III – À la racine de notre foi : le témoignage, et la rencontre personnelle
Voilà sur quoi se fonde notre Foi dans la Résurrection. Des témoins, dignes de foi, Marie, et Paul fait toute une liste : Marie, Pierre, Jean, les apôtres , et ensuite plusieurs disciples, ceux qui étaient sur le chemin d’Emmaüs, et ensuite cinq cents à la fois, plein de monde a vu Jésus, a mangé avec Lui, a touché Jésus. Alors, c’est vieux, c’est ancien, presque 2000 ans, et pourtant, depuis, on se le transmet. C’est un témoignage qui est véridique. Mais, là encore, cela ne suffirait pas, pour que huit d’entre nous, neuf en comptant le bébé, et trois encore après la messe, et pendant des mois après cette messe, beaucoup de bébés vont être baptisés. Pour que tous ces baptêmes aient lieu, il faut quelque chose de plus. C’est que Dieu le Christ veut entrer en relation avec nous directement. Il veut nous parler. On ne L’entend pas avec nos oreilles, on ne Le voit pas avec nos yeux, mais on Le sent dans notre… cœur (Victor à répondu). Merci Victor, on le sent dans notre cœur. Il est là, Il est ressuscité, ça change tout. Et c’est pour cela que l’on a fait des trucs délirants ! C’est pour cela que l’on a construit des églises qui font 400 mètres de long et 93 mètres de haut, et que si elles brûlent la question n’est pas d’avoir un beau lieu pour les touristes, un milliard d’euros pour des touristes, ce ne serait pas juste, ce serait disproportionné. Non, mais si c’est le lieu privilégié où nous pouvons rencontrer Dieu, alors là ça vaut le coup. Comme tout à l’heure, si on privilégie Dieu et qu’on laisse tomber les hommes, cela ne marche pas non plus, car cela va ensemble. On ne peut pas séparer les deux. Et, de fait, cette église est ouverte à tous. À tous. À tous… Vous avez compris que je pourrais parler comme ça pendant des heures, mais je vais m’arrêter.
Première conclusion : se convertir
Aujourd’hui la Résurrection du Christ est l’occasion de se poser cette question : et pour moi, le Christ est-il vraiment vivant ? Est-ce que ça change ma vie que de savoir que Jésus est vivant ? Est-ce que j’accepte de me laisser emporter dans ce mouvement qui va me donner la vraie joie et le vrai bonheur, dans ce mouvement qui est celui de l’amour ? Est-ce que j’accepte de prendre mon temps, mon énergie pour louer Dieu, lui dire merci ? Est-ce que j’accepte de prendre mon temps, mon énergie pour servir mes frères ?

» **EXTRAIT DE DONNÉES**:
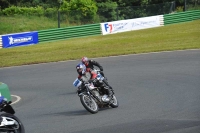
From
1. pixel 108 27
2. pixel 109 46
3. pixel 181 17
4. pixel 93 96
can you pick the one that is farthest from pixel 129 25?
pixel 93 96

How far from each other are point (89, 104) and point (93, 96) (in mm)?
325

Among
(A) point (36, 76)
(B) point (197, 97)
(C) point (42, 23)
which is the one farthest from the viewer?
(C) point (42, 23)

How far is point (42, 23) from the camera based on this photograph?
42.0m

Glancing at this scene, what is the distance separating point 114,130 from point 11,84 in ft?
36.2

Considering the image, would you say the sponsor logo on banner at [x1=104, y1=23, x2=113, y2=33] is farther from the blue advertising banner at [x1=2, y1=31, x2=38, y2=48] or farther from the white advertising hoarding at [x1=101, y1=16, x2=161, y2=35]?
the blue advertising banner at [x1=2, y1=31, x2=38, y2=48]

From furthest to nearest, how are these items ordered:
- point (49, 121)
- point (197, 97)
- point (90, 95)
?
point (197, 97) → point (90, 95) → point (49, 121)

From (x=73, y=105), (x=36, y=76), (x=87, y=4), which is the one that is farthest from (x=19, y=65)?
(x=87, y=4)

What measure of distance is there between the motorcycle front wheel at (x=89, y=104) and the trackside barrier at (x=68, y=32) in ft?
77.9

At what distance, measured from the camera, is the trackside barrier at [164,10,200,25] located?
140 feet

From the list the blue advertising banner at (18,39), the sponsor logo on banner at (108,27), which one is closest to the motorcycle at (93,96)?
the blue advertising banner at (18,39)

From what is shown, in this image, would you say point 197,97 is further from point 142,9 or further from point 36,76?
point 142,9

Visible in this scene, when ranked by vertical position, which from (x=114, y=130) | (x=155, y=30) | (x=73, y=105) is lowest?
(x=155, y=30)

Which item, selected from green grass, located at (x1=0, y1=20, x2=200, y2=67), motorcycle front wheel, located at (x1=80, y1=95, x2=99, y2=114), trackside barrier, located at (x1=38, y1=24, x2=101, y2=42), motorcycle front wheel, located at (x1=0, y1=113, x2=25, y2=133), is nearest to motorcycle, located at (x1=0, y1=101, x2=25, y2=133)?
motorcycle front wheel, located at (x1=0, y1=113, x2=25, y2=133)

» **CONSIGNE**: Écrivez la suite du texte sur la Résurrection, en reprenant juste après sa dernière phrase. La liste n'a rien à voir avec le texte sur la Résurrection.

» **LA RÉPONSE**:
Deuxième conclusion : les missions du huilé
Je conclus –
deuxième conclusion – parce ça, c’est exactement ce que l’on trouve dans les
rites que nous allons vivre maintenant : les rites du baptême ; nous
mettons l’eau, signe de l’Esprit Saint qui va s’installer dans le cœur de ces
enfants. Signe de l’Esprit Saint qui est dans notre cœur. Et puis, ensuite on
va oindre avec de l’huile. En grec, l’huile se dit « chrisme », c’est
le mot qui a donné « chrétien ». En fait, si on traduisait le mot « chrétien »
cela voudrait dire « huilé ». On a de la chance que cela vienne du
grec, sinon on dirait de nous qu’on est des « huilés. En fait, au départ,
c’était pour se moquer de nous. Et puis, l’huile c’est important. Quand on est
huilé, c’est qu’on est choisi par Dieu pour être un messie – ça veut dire huilé
aussi -, pour être un Christ, pour être un envoyé ; et un chrétien qui est
connecté au Christ par le baptême, il a trois missions :
la première, c’est d’être un prêtre.
Le peuple tout entier est prêtre, cela veut dire que dans sa mission propre,
votre mission, notre mission, il y a de porter le monde dans notre prière.
Chaque jour, quand vous prenez un petit temps de prière, vous êtes chrétien,
votre prière est au Christ, le Christ porte le monde par vous. Belle
mission ! D’où l‘intérêt de prier tous les jours : nos églises sont
ouvertes, n’hésitez pas à y rentrer.
Deuxième mission : prophète !
Prophète, c’est le fait de parler de Dieu, ou de témoigner de Dieu : cela
va ensemble, si je parle mais que je ne fais pas, cela ne fonctionne pas. Le
prophète par excellence, c’est Marie-Madeleine : elle va annoncer la Bonne
Nouvelle : « J’ai vu Jésus, le
Ressuscité ».
Et puis, la troisième mission, c’est Roi.
Alors nous, pense au roi pharaon qui s’assoit sur son trône, qui se fait
servir. Mais, dans la Bible, un roi, c’est d’abord un berger. Et le berger,
s’il s’assoit sur son caillou et dit aux brebis « venez me servir »,
ça ne va pas marcher. Non, le bon roi, le bon berger, c’est celui qui se met au
service de ses brebis. Et le roi, par excellence, c’est bien évidemment Jésus.
Et jeudi dernier, nous avons célébré ce moment essentiel de la royauté du
Christ, où Il a déposé son manteau, Il s’est mis aux pieds de ses disciples et
Il leur a lavé les pieds.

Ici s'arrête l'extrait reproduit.